KingARP writes "This article details how to secure dynamic content on an Apache Web server. Topics covered include general security issues pertaining to dynamic content, securing Server Side Includes, configuring Apache's Common Gateway Interface, and wrapping dynamic content. The article is targeted primarily at Webmasters and system administrators responsible for maintaining and securing a Web server; however, anyone with a need or desire to server dynamic content will benefit from the topics covered."

rbowen writes "Early-bird registration for ApacheCon closes on October 1. Sign up now to save $200 on the premier Apache event in the world. Don't miss out on a chance to mingle with the folks that wrote Apache, and get your Apache dilemmas solved by the leading experts in the field."

randomErr writes "The worms, Slapper.B and Slapper.C, which exploits a known buffer overrun vulnerability in the Secure Sockets Layer 2.0 (SSLv2) handshake process has infected thousands of Web servers worldwide, according to Helsinki-based F-Secure Corp., a computer and network security company. "

joe writes "Apache has released a security warning in its popular server Tomcat. This security hole allows non authenticated users to retrieve source code of web applications on the server."

corz writes "Has PHP got you down? Are you tired of writing those Perl CGI scripts? Why not check out The Moto Programming Language. Released under the GPL, Moto allows for two modes of execution: interpreted and compiled. Moto is different from the rest of the field in that you can develop a site using interpreted mode for quick testing, then when the site is ready for production you can compile the it into an Apache DSO and serve it straight from memory. If you are looking to learn a new language, or would like to help with development, consider giving Moto a chance. Go download it now."

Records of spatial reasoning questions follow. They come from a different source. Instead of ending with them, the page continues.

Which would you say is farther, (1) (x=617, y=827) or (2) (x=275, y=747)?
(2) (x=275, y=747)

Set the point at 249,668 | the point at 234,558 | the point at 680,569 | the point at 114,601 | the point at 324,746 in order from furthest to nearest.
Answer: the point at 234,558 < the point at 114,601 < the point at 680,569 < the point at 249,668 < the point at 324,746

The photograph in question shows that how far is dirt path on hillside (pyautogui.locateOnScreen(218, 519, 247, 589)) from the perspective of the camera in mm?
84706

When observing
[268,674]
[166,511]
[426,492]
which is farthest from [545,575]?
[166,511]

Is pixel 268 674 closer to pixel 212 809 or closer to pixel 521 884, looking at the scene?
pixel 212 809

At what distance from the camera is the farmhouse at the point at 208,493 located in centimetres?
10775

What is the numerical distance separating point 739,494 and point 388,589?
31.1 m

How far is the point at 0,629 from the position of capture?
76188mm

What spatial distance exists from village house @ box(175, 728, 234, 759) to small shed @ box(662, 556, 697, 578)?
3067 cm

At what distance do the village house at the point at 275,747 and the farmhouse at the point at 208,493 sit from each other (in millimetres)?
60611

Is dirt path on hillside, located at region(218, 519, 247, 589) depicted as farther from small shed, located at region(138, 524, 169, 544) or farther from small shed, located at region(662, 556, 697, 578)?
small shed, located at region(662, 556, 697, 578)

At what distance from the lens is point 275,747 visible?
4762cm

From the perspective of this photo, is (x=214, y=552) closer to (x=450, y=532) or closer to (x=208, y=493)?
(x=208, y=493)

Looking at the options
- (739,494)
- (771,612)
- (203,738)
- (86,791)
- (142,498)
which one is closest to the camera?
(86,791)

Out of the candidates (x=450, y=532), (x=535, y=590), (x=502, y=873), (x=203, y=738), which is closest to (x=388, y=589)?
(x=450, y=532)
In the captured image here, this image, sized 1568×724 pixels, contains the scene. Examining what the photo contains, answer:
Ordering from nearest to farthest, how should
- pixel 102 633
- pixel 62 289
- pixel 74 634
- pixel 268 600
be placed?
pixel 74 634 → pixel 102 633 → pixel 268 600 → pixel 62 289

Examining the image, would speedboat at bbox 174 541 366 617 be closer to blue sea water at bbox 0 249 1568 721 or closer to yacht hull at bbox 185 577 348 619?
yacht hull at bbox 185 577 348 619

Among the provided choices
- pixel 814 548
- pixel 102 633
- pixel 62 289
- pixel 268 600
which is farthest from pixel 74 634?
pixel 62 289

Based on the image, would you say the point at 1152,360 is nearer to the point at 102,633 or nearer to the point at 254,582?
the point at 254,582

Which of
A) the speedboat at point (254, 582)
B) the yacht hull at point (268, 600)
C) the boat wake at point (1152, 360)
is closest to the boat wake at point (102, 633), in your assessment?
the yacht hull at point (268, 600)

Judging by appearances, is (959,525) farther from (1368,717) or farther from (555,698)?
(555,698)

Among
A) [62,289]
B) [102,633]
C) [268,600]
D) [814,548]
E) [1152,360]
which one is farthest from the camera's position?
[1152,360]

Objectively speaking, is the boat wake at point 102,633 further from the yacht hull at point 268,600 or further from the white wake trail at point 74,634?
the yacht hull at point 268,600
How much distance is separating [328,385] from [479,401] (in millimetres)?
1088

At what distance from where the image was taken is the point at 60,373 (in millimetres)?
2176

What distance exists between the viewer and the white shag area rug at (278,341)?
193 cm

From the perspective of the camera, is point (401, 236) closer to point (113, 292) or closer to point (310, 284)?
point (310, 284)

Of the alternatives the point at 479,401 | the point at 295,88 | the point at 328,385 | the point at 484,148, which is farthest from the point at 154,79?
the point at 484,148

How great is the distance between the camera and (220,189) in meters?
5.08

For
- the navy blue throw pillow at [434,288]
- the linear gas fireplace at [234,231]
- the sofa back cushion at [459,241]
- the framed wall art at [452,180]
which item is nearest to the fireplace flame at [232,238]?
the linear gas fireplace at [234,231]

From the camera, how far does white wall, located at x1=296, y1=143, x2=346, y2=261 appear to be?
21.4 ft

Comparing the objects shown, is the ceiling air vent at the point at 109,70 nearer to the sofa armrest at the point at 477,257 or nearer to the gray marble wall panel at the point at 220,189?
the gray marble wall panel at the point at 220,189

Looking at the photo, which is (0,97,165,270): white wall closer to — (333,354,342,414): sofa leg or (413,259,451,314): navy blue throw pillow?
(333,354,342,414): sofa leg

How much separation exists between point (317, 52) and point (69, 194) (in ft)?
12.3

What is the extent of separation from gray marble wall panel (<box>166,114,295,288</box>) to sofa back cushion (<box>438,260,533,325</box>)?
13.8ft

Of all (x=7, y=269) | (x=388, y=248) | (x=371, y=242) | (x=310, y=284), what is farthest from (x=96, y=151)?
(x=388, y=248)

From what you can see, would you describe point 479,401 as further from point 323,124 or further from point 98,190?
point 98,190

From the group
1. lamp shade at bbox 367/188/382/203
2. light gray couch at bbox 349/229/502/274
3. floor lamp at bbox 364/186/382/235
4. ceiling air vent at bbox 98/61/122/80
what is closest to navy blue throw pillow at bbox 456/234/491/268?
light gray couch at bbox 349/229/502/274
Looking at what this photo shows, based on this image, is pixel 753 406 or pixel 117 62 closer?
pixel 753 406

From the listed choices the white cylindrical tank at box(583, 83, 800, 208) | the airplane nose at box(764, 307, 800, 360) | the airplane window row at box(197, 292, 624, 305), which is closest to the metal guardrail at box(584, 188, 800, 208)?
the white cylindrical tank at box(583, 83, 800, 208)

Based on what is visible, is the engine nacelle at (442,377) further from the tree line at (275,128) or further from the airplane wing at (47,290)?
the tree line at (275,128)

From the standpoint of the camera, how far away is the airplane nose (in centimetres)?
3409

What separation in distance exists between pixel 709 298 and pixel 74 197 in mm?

sverrehu writes "A GNU/Linux worm exploiting a bug in OpenSSL spreads through vulnerable Apache web servers, according to Symantec. The worm, which was first reported in Europe, targets several popular Linux distributions. See also the SecurityFocus vulnerability listing for the OpenSSL bug." sionide also writes: "Netcraft recently published a report which explains that a large portion of Apache systems are still unpatched (halfway down). To protect yourself please upgrade to OpenSSL 0.9.6g."

spike666 writes "Apache Axis, the SAX based SOAP server which IBM is building into WebSphere, has hit 1.0RC1! Go download it now and get all SOAPy!"

An anonymous reader writes "Vnunet reports on the low adoption of Apache 2 has caused its producers to advocate freezing development of the open-source Web server until makers of add-in software catch up. Almost six months after the launch of Apache 2, less than one percent of sites use it, due to a lack of suitable third-party modules." I'm not sure where they are getting the freezing Apache development part, more talk about forking for 2.1 right now on the httpd mailing list. The article does have it right though that until there is a reason to upgrade and the modules are in place that adoption is not going to happen. While the cores of both Perl and PHP are thread-safe, the third-party modules are not. This renders one the larger reasons to use Apache 2.0, the threaded http support, useless for applications using either of these application layers. It comes down to the question of whether the third-party module writers are better off supporting what is used or what is new.

Roullian writes "The first stable version of Tomcat 4.1 is out. This is a long-awaited version, as it includes major improvements: enhanced administration tools, a new JSP compiler, and many many performance and scalability improvements. For all of us using Tomcat in production, it's time to download!"